● BRIEF
The expected output is the full data, repeated exactly, without pictures.
(Beginning of GIVEN DATA)
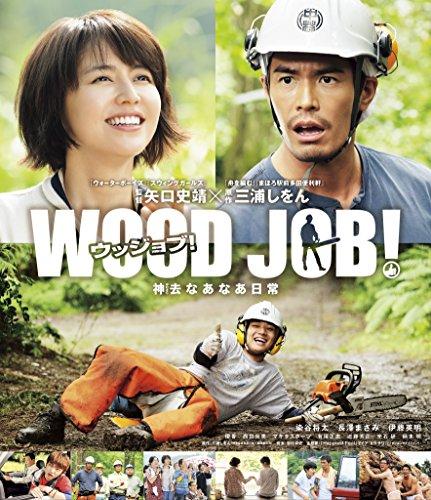 WOOD JOB!~神去なあなあ日常~ Blu-ray スタンダ...[Blu-ray/ブルーレイ]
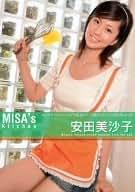 MISA's Kitchen 安田美沙子 [DVD]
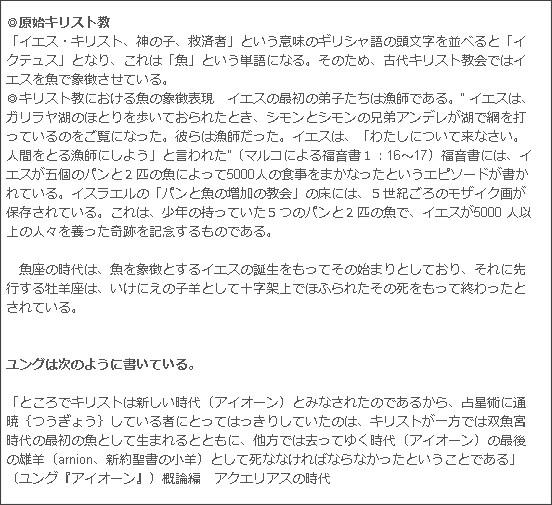 http://blog.yoshiokamanabu.com/?eid=811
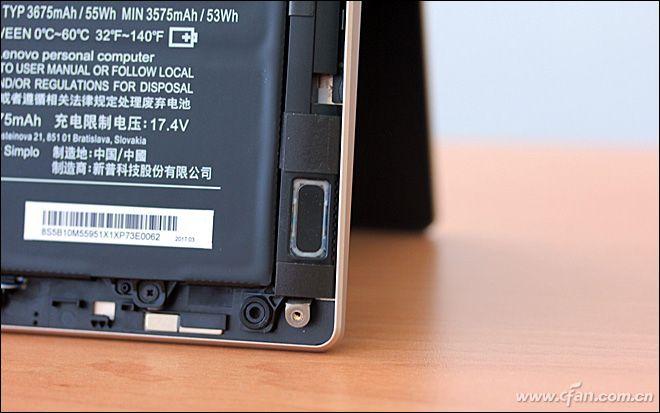 Lenovo ideapad 720S JBL speakers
(End of GIVEN DATA)
● EXERCISE RESPONSE
 WOOD JOB!~神去なあなあ日常~ Blu-ray スタンダ...[Blu-ray/ブルーレイ]
 MISA's Kitchen 安田美沙子 [DVD]
 http://blog.yoshiokamanabu.com/?eid=811
 Lenovo ideapad 720S JBL speakers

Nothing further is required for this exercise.